Zikalala appointed education MEC Kwazi Mshengu, who is serving his first term in the provincial cabinet, to act in the portfolio. 

Two months on, Zikalala has still not named a replacement for Ntuli, whose job included dealing with the province’s highly volatile taxi industry, drawing criticism from opposition parties concerned about the ability of a first-term MEC to deal with the demands of two such important portfolios in the long term.

While Zikalala will make the appointment, he will do so after consultation with the ANC’s deployment committee and after some consultation with the SACP and Cosatu.

One member of the ANC provincial executive committee (PEC), who asked not to be named, said the committee had not yet come up with a candidate who would be acceptable to all the factions in the province and its regions.

“The committee hasn’t finalised its decision yet. They are worried about how to balance. The premier also can’t afford to alienate any of them, so things are stuck there,” the PEC member said.
“We are just waiting to hear what the decision is. The delay is causing its own problems because comrades are occupied with this, rather than their work in the legislature and elsewhere.”

Another senior ANC member in the province said that the deployment committee had met several times but had not agreed on a name. 

“They don’t seem to be able to come to a consensus on a name. They have had three meetings already, from what I know. I’m not sure what is the issue of disagreement,” he said.

An MPL from the Magashule faction said they wanted Super Zuma to take over the transport role because of his seniority and to “give stability.”  Appointing Zuma would also “reassure” the faction that their leaders were not being marginalised by him, now that the leadership in the province is aligned with President Ramaphosa.

“If the premier is interested in balance, he will appoint Super. If he appoints Jomo or one of the other junior comrades ahead of him, we will be asking questions,” the MPL said.

“It’s in his hands as chairperson.” 

While Zikalala and the province opposed Ramaphosa in the run-up to the 2017 ANC national conference, sentiment has since shifted, with a “unity” leadership under Zikalala being elected in 2018.

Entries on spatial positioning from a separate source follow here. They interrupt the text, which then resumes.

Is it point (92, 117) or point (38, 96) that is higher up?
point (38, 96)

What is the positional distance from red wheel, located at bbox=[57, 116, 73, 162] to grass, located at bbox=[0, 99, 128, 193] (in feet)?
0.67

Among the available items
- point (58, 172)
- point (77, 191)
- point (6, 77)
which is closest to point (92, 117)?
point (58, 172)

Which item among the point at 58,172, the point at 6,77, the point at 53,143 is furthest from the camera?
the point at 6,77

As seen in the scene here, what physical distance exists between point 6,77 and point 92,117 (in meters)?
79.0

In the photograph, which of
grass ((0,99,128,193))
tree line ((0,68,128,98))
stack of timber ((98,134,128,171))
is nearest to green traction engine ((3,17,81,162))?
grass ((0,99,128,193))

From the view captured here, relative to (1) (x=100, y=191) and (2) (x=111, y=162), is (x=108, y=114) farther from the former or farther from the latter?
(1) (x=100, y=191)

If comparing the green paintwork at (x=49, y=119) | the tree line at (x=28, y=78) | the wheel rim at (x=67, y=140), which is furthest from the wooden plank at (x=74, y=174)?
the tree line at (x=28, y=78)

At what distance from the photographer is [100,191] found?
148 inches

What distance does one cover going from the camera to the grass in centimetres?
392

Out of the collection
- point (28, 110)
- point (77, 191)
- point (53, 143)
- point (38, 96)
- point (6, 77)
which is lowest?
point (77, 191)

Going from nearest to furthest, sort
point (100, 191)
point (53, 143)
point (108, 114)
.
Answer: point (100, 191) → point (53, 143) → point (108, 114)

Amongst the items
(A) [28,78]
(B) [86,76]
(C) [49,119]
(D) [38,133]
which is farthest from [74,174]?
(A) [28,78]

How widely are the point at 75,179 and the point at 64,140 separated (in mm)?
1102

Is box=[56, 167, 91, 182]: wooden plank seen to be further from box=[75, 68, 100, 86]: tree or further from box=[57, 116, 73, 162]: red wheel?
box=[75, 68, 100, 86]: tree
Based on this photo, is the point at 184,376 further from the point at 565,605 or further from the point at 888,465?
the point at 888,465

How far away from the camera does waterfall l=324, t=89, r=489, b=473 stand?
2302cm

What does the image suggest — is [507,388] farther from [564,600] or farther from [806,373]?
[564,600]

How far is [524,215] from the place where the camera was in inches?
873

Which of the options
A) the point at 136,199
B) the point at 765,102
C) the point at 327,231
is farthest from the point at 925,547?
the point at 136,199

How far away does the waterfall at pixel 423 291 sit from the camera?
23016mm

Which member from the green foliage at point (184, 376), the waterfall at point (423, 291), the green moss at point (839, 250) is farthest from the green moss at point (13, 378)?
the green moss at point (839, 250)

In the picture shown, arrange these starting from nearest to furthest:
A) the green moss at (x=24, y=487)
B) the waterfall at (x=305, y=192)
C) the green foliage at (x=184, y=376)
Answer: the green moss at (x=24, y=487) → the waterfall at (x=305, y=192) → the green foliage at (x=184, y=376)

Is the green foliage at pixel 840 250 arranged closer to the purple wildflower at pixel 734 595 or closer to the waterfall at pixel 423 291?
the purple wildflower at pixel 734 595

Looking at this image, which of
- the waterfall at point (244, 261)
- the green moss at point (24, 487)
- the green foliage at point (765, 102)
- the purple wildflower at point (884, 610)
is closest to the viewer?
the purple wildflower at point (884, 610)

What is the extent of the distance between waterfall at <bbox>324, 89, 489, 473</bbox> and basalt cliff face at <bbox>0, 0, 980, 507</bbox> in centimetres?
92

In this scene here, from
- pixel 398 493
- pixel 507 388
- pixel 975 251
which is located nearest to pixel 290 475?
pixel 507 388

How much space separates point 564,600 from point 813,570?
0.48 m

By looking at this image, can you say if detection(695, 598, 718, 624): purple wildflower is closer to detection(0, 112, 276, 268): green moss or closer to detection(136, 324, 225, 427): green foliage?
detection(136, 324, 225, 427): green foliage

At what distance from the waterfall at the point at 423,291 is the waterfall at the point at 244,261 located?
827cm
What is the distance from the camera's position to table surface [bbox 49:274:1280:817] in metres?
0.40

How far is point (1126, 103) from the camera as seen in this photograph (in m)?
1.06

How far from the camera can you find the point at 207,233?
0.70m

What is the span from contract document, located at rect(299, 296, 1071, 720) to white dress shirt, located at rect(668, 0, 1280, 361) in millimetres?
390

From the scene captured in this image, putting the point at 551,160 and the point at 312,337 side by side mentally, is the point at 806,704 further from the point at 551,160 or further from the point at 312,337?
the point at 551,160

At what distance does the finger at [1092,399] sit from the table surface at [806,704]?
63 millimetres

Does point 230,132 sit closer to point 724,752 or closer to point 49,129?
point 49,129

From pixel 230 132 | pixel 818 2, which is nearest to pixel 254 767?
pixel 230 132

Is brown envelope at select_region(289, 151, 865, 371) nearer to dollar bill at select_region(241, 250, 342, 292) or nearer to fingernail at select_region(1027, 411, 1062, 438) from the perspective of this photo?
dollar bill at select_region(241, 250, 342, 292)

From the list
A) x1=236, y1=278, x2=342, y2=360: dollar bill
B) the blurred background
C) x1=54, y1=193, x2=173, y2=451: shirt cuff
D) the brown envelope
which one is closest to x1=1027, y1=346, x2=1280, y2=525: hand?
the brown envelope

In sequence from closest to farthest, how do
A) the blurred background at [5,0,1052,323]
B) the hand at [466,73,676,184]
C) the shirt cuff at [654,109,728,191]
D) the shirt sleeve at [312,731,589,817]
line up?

However, they have been careful not to alienate the Magashule/Zuma faction, which remains a force in the province and its regions, ahead of the regional conferences and the local government elections.

Another ANC source said the impasse might result in a mini-cabinet reshuffle by Zikalala, who is said to be looking at moving Mshengu to transport and appointing legislature speaker Nontembeko Boyce, as education MEC as a means of filling the vacancy without sparking a revolt by any of the factions. 

During a debate in the KwaZulu-Natal provincial legislature this week, Zikalala said that an appointment would be made, but that work was being done in the portfolio by Mshengu.

ANC KwaZulu-Natal spokesperson Nhlakanipho Ntombela referred the M&G to the premier’s office for comment.

Lennox Mabaso, the spokesperson for Zikalala, said the premier would decide how to fill the portfolio after the necessary consultative processes were concluded.

Mabaso said while Zikalala “appreciates the issues raised and is fully cognisant of them”, there was “no vacuum” as Mshengu was attending to the issues and duties of both portfolios.